対象本文:
========================================
2013年3月19日、「インターネットセンサス2012」が発表された。

Internet Census 2012
http://internetcensus2012.bitbucket.org/paper.html

世界中の420億のIPアドレスに対して行った調査報告である。気の遠くなるような数だ。約42万のボットクライアントを利用してこの統計をとった。

メモリとCPUパワーのあるクライアントは中間ノードとして利用した。中間ノードはクライアントからデータを収集し、マスターサーバに渡す役割を担う。

約42万のボットクライアントの多くは、民生用ルーターあるいはセットトップボックス。これらを利用するにあたり、必要だったのはrootあるいはadminと言った容易に推定できるパスワードのみ。中にはパスワードすら不要なものもあった。

ここまでで、おわかりと思うが、これは表だって行うことのできない類の調査である。犯罪かどうかという問題は国によって法律が異なるので、なんとも言えないが、少なくとも日本では真っ黒。
========================================
実施タスク:
**a.** 「ボットクライアント」という呼称を「ボット端末」に改め、本文の「世界中の420億のIPアドレ」から始まって「も言えないが、少なくとも日本では真っ黒。」まで続く部分を書き出してください。
**b.** エントリで「instances」という文字列を含む行の数を、数字だけで答えてください。大文字と小文字は区別します。
本文とエントリは、それぞれ別の出典に由来します。

使用データ:
========================================
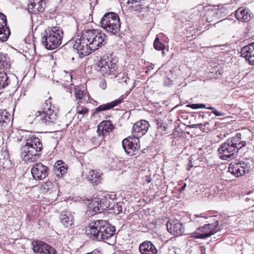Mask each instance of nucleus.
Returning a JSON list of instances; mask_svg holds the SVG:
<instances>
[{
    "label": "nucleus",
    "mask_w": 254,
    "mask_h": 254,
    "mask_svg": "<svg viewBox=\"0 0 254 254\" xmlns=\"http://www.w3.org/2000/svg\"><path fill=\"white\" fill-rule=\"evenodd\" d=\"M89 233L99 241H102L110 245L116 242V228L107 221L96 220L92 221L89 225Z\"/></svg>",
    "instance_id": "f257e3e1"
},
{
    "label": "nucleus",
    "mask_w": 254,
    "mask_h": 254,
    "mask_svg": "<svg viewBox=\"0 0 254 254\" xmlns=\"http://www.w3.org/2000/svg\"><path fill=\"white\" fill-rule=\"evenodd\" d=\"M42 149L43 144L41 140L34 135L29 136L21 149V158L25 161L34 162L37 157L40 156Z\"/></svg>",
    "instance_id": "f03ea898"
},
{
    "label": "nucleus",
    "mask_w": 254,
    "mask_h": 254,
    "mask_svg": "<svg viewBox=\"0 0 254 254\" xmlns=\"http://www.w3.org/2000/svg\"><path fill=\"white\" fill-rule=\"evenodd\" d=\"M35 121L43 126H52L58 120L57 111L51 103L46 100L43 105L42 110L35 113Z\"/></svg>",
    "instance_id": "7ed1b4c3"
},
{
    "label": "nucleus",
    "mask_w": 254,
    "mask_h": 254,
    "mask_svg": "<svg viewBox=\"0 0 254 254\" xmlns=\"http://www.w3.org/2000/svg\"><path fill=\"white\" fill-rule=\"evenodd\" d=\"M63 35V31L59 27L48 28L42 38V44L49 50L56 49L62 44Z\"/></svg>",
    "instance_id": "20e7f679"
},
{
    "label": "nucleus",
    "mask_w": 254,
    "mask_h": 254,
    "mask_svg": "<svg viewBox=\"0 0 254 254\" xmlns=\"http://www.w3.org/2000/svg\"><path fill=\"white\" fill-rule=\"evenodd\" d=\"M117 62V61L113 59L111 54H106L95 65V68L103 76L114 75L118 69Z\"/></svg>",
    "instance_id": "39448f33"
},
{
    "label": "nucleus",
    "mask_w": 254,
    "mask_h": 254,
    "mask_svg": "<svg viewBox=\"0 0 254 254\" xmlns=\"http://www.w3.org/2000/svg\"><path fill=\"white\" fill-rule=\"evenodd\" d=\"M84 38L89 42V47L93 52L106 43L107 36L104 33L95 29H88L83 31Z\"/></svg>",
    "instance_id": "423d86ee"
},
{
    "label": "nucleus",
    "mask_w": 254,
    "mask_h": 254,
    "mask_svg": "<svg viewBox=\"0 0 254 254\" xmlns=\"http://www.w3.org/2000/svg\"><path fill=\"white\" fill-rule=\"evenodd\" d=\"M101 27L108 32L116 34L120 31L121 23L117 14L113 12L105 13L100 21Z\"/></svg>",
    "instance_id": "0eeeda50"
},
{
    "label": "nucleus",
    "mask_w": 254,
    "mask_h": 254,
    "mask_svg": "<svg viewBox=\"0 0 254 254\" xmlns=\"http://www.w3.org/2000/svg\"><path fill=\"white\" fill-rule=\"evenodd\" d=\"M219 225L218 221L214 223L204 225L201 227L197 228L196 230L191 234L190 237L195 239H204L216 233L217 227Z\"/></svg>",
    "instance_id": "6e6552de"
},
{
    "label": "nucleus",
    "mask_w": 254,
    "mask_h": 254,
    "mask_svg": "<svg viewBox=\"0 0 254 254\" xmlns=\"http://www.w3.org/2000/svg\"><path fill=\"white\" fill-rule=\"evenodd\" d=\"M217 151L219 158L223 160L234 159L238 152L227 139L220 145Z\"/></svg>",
========================================
タスク別結果:
**a.**
世界中の420億のIPアドレスに対して行った調査報告である。気の遠くなるような数だ。約42万のボット端末を利用してこの統計をとった。

メモリとCPUパワーのあるクライアントは中間ノードとして利用した。中間ノードはクライアントからデータを収集し、マスターサーバに渡す役割を担う。

約42万のボット端末の多くは、民生用ルーターあるいはセットトップボックス。これらを利用するにあたり、必要だったのはrootあるいはadminと言った容易に推定できるパスワードのみ。中にはパスワードすら不要なものもあった。

ここまでで、おわかりと思うが、これは表だって行うことのできない類の調査である。犯罪かどうかという問題は国によって法律が異なるので、なんとも言えないが、少なくとも日本では真っ黒。

**b.** 2